No meio das definições e das disputas políticas: a luta pela Anistia ampla geral e irrestrita. Em qual Partido entrar ou criar um partido? Manter a unidade do sindicalismo com os pelegos ou criar uma Central sindical? Como construir o movimento negro unificado? Como as mulheres do movimento operário e popular fariam para ter voz e representação no movimento de mulheres? Como juntar as lutas operárias e do campo?

Grandes questões que absorviam a energia dos que se opuseram e queriam enterrar a ditadura. E a velocidade da rearticulação dos movimentos era estonteante. Foi um período de ascenso das lutas, até que a burguesia, que marotamente prolongava a transição, retomasse as rédeas. Para eles, do capital, era fundamental não ter ruptura. O Jornal dos Jornais era muito classista, pelo socialismo, internacionalista e avesso a qualquer transição pactuada com os ideólogos burgueses. Contribuiu para que a informação crítica, de esquerda, chegasse a quem não lia e não leria jornal. Do Custo de Vida à disputa URSS X China, dos assassinatos no campo à Revolução Nicaraguense, da luta por creches na periferia à greve na Fiat da Itália, do filme Pixote à greve do Solidarnosc, na Polônia, do julgamento do médico Shibata por cooperar com a tortura à luta dos operários franceses. Informação básica, ampla, estimulando o interesse e a participação política.

Na rearticulação política do início dos 80, os participantes do JJ foram para outras tarefas e outras formas de militância. O Jornal dos Jornais inspira a publicação da Resenha – uma coleta de matérias completas e de análises com muitas páginas – e, posteriormente da Quinzena (86 -2002), no mesmo formato, produzido pelo ( antigo) CPV.

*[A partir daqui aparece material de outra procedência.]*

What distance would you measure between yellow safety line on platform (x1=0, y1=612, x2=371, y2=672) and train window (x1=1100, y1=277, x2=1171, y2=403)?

Sizue foi como centenas ou milhares de pessoas que militaram silenciosa e eficientemente nas lutas operárias e populares. Quem a conheceu relata N atividades em que esteve com ela. Fica o exemplo e nosso respeito e carinho.

Sebastião Neto
_secretaria@iiep.org.br

Esse texto foi possível graças às trocas de memórias com os militantes do MOSM-SP, Jorge Preto e José Costa Prado, que foi quem mais trabalhou com a Sizue no Jornal dos Jornais.

Notas
(i) O nome Jornal dos jornais foi decalcado literalmente da coluna “Jornal do jornal”, de Alberto Dines. Foi recortado do Jornal do Brasil e colocado num plural malandro.

(ii) O Movimento e o Em tempo foram dois importantes jornais da esquerda no final dos anos 70.